* WHAT THE TASK ASKS
From the records below, copy out each line that has the word "code".

Scraped caption text data
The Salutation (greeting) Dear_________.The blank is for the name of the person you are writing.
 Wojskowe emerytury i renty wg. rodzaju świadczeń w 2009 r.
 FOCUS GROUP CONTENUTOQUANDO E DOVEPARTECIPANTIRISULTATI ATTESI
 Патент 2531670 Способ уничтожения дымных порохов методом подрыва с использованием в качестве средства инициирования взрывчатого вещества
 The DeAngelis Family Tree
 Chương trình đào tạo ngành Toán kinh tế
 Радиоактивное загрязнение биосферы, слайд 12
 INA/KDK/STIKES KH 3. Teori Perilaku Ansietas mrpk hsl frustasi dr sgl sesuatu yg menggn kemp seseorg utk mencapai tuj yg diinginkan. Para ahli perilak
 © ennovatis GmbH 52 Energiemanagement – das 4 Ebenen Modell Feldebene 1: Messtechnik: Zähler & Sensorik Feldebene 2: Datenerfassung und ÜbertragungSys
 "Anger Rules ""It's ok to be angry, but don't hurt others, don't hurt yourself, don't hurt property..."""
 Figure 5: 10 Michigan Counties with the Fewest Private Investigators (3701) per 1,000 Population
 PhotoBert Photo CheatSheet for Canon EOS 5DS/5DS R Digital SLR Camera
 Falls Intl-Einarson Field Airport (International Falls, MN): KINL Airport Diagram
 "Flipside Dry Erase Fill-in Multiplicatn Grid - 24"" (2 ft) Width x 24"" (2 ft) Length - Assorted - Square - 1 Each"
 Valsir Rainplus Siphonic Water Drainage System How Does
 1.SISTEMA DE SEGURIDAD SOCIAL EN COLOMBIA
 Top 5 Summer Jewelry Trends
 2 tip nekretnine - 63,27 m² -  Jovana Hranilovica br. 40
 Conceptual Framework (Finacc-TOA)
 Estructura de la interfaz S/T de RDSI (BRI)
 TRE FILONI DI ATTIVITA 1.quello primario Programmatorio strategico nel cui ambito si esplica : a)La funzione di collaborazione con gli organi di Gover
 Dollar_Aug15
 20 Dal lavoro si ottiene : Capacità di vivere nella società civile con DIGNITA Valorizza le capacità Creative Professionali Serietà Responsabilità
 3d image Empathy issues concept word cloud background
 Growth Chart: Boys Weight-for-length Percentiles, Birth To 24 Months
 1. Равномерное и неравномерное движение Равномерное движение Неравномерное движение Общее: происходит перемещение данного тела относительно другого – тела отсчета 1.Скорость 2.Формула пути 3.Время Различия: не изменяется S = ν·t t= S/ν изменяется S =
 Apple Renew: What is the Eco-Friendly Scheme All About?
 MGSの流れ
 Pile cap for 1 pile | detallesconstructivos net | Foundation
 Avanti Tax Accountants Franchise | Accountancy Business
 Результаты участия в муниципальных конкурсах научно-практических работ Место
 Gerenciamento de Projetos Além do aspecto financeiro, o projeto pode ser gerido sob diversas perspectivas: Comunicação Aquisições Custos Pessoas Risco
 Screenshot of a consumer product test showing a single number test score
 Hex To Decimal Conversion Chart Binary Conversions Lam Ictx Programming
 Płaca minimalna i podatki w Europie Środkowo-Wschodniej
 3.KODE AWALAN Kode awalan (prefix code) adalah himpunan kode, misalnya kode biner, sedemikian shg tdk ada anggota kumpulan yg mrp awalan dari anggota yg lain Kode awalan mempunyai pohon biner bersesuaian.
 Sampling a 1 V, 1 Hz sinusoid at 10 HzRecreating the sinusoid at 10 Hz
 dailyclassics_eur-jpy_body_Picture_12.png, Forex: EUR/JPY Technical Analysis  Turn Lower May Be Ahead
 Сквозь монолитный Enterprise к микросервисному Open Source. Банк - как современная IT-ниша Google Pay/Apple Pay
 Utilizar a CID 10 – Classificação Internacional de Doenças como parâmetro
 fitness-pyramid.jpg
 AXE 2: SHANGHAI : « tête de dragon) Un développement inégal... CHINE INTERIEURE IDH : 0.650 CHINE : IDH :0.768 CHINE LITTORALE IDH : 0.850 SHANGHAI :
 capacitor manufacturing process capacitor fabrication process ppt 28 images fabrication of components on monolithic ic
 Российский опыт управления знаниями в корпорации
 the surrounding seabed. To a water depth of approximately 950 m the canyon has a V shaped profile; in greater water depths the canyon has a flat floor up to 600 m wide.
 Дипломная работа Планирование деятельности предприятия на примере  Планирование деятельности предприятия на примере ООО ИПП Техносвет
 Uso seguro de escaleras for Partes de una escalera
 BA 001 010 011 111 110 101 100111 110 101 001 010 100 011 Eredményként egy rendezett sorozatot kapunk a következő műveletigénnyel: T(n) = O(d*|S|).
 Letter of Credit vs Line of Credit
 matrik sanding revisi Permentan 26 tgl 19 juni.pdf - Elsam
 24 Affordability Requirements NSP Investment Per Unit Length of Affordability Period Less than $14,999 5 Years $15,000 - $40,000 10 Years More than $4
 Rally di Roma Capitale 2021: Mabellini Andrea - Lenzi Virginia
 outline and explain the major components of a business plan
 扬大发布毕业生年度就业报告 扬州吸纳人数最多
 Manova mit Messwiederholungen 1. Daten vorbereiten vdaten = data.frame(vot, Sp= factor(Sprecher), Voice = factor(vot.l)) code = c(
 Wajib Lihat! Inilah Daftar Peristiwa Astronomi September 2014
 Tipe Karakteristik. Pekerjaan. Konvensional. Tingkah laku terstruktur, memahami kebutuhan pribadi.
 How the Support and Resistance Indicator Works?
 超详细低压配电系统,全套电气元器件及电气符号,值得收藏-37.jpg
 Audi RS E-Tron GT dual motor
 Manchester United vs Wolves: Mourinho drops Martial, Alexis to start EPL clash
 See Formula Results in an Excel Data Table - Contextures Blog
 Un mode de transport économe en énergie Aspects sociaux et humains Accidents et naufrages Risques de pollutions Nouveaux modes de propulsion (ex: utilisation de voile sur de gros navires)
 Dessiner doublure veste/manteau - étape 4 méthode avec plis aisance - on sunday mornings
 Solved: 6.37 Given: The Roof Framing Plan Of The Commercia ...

* YOUR RESPONSE
 3.KODE AWALAN Kode awalan (prefix code) adalah himpunan kode, misalnya kode biner, sedemikian shg tdk ada anggota kumpulan yg mrp awalan dari anggota yg lain Kode awalan mempunyai pohon biner bersesuaian.
 Manova mit Messwiederholungen 1. Daten vorbereiten vdaten = data.frame(vot, Sp= factor(Sprecher), Voice = factor(vot.l)) code = c(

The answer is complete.